Assim sendo, já imagino as caracas e outros navios portugueses, inseridos entre os juncos.

Metrópole mundial do século XVII

Bárbaros no este – o sol banha –

Traduzindo, a China exaltam,

Jades e pérolas se apanha,

Feiras destas, luzes se ressaltam.

No sonho, a sagrada montanha,

Palácios de ouro, nuvens saltam,

Céus cortados pelos pagodes,

Cadeia de telhados, as odes.

西夷近咸池,

重譯慕大漢。

寶玉與夜珠,

結市異光燦。

若夢游仙瀛,

金宮赤霞爛。

危樓切高雲,

連甍展屏翰。

Primeira referência directa à presença europeia e à muito próspera cena comercial de Macau neste poema, o “banho do sol” é aqui uma tradução livre substituindo o nome do local mitológico chines, Xian Chi (Ham Chi em cantonense) onde, segundo a mitologia sínica, o sol banha durante o dia. Interpreto que é uma metáfora da chegada dos “bárbaros ocidentais” no “oriente”.

No texto original em chinês, o nome, ou melhor, a expressão 夜珠, “luminosa pérola”, ou da forma mais literal, “pérola da noite” evoca em mim uma associação às luzes da noite de Macau de hoje.
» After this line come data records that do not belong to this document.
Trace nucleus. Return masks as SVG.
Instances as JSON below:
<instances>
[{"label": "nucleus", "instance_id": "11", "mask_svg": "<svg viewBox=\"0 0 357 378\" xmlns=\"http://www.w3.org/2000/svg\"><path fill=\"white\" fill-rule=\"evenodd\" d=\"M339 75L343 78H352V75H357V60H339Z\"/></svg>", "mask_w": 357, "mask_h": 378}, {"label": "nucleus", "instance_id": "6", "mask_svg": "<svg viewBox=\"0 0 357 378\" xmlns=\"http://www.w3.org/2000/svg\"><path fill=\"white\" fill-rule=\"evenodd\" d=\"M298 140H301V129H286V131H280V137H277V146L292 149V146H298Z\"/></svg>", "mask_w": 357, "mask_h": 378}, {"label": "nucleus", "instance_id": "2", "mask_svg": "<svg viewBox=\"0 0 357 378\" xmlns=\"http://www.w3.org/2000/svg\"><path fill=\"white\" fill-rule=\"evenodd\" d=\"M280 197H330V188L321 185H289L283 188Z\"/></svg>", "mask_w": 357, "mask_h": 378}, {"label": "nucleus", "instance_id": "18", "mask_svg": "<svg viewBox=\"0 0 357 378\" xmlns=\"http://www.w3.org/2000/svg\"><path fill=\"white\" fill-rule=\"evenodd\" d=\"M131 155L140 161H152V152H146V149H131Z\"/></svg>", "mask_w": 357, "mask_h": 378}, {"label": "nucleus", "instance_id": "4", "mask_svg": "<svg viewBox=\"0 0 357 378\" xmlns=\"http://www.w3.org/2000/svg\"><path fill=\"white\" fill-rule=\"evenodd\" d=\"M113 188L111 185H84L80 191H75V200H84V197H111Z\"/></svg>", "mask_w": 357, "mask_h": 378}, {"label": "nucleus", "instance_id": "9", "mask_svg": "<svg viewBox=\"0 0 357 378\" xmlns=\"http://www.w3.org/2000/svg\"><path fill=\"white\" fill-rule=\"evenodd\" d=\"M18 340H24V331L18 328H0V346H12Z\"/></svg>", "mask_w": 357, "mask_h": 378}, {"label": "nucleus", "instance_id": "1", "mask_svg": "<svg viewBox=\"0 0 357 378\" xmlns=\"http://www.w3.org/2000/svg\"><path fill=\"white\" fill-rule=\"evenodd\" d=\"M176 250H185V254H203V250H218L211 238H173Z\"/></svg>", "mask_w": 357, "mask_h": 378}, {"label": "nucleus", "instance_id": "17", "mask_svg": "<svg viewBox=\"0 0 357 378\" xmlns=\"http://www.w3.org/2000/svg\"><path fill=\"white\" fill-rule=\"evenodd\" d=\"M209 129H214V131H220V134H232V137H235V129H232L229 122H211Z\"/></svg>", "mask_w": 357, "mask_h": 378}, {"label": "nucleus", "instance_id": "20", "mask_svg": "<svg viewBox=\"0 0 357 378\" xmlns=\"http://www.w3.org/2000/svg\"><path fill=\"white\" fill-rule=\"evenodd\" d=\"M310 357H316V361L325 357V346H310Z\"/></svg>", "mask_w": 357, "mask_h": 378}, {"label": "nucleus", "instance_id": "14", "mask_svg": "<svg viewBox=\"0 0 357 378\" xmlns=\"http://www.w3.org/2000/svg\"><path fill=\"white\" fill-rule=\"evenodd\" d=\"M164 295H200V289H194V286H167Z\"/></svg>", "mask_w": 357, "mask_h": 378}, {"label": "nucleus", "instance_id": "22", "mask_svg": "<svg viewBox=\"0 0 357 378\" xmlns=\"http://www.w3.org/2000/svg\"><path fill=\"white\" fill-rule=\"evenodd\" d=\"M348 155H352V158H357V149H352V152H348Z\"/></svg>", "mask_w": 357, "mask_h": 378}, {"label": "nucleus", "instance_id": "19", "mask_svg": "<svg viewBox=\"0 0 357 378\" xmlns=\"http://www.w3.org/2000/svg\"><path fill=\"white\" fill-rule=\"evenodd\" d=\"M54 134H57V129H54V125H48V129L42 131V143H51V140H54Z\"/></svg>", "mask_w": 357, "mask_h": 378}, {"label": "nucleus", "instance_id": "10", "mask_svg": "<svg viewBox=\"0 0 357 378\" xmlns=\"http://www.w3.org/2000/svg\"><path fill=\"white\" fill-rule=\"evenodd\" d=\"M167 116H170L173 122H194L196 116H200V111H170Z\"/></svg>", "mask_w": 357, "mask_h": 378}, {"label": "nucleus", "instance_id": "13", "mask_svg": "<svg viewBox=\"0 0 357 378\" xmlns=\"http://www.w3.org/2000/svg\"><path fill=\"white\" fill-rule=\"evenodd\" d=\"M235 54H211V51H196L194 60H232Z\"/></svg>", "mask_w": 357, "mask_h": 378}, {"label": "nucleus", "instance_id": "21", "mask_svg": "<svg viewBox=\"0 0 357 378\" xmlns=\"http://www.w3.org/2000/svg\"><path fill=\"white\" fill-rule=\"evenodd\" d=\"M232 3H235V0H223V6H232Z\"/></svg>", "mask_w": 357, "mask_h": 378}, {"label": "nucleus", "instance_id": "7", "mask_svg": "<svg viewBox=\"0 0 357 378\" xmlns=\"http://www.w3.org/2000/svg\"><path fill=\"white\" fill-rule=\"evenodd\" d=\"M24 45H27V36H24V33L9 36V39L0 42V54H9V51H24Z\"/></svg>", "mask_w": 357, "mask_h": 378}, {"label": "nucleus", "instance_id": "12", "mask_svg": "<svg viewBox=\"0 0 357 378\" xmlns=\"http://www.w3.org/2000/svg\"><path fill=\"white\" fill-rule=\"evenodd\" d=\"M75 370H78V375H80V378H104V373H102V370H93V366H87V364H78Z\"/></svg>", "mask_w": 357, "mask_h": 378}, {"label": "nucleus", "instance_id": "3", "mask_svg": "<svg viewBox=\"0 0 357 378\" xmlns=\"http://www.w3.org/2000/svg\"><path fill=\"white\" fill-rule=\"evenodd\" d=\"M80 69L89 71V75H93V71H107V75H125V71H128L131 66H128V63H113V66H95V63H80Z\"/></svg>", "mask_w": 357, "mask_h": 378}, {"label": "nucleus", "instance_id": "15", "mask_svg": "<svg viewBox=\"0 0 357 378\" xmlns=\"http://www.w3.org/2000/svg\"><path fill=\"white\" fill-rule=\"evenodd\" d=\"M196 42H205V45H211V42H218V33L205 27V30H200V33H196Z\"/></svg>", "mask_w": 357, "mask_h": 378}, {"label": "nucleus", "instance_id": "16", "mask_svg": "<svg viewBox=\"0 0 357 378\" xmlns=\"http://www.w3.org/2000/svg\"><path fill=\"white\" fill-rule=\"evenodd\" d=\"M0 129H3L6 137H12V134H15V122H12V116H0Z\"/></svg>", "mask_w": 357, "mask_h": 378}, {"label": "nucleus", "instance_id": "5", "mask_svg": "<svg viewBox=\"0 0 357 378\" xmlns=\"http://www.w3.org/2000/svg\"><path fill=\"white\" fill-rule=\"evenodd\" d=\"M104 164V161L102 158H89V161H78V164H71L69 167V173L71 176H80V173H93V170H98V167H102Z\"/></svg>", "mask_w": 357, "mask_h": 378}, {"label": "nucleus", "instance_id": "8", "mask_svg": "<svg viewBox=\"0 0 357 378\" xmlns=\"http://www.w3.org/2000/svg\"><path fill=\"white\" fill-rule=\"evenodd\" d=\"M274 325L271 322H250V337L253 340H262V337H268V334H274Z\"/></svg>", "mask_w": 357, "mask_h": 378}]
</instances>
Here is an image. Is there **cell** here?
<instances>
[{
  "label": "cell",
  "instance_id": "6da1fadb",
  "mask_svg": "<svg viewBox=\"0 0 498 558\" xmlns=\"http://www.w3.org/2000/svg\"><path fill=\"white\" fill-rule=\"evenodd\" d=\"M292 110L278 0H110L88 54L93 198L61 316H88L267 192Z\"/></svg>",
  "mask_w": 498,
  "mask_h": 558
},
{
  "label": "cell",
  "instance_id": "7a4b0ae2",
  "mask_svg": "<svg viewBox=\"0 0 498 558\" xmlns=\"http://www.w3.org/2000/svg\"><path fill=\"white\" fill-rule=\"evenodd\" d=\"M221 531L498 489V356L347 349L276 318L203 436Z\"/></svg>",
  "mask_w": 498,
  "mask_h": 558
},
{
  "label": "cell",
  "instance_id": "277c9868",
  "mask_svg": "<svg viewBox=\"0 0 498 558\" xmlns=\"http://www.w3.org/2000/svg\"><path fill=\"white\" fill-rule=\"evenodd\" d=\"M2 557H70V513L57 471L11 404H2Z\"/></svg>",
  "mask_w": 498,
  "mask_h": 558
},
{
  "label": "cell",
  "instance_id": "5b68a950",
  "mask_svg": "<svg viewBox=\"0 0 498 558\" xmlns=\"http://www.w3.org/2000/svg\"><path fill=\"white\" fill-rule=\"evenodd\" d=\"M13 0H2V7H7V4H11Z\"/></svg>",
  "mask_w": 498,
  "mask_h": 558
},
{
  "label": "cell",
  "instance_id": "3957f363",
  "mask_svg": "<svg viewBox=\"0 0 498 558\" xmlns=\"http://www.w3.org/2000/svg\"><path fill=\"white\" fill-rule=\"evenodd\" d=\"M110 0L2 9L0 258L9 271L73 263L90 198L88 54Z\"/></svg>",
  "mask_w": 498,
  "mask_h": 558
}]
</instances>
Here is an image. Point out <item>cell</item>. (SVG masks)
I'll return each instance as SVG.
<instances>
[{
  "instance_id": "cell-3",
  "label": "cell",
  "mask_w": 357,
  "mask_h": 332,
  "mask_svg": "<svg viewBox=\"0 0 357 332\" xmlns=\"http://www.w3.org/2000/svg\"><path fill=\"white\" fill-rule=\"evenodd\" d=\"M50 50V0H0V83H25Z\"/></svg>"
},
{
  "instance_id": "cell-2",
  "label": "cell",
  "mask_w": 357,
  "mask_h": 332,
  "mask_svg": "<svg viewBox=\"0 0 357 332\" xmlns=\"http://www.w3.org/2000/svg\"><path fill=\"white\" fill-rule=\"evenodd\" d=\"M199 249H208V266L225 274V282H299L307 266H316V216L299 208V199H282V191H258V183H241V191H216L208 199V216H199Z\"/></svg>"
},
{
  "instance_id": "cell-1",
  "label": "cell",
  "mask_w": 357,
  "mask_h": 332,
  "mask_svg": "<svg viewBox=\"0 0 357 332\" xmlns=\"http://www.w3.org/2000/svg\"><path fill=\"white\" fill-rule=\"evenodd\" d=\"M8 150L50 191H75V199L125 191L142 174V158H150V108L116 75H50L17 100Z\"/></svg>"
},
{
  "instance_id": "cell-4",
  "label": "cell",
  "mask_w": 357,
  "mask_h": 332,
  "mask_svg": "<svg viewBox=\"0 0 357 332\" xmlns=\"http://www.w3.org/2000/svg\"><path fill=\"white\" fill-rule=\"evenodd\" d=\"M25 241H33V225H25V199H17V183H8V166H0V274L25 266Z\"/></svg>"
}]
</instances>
Com a expressão do “Grande Han”, trocada na tradução pela mera palavra China, não sei se o poema seria considerado, na época da sua escrita, politicamente correcto de ser circulado. Pergunto-me mesmo se uma tal simples denominação do país despertando a grandeza dos Han como a maioria étnica não causaria a pena de morte.

Ao ler esta passagem, já estão visualizados, na minha cabeça, templos antigos que serviam igualmente como residências temporárias dos mandarins, mas não só: a arquitectura barroca cuja terminologia técnica a China clássica ainda não inventou. Até mesmo uns “arranha-céus” do século XVII – os altos pagodes que tocam os céus – estão em frente de mim.

Fim da autobiografia, fim do relato

Sobre águas, colinas divinas,

Verdes, acidentadas, ligadas,

Ondas transparentes, cristalinas,

Um só barco, farras agradas.

Volto com lufadas heroínas,

De repente, as almas trocadas,

Ondas raivosas! Sem fim aboio,

Milhas d’rota, gemo sem apoio.

水上多神山,

青削屢續斷。

澄波或如鏡,

一葉亦足玩。

及爾長風迴,

氣色忽已換。

狂瀾渺何窮,

萬里生浩歎。

Esta passagem final, cujos últimos oito versos aqui agrupamos, relata mais uma cena que já não tem nada a ver com a Macau de hoje. Penso nos vários riachos na península de Macau que foram desaparecendo ao longo do tempo e que permanecem apenas nos nomes das ruas antigas. Está visualizado, sobretudo, no meu imaginário, uma China imperial dos grandes literatos, a qual espelha a vida frustrante de Zhang Mu, e concluída por ele próprio com “um longuíssimo suspiro” (traduzido aqui como “gemo sem apoio”), como se constata ao ler o original.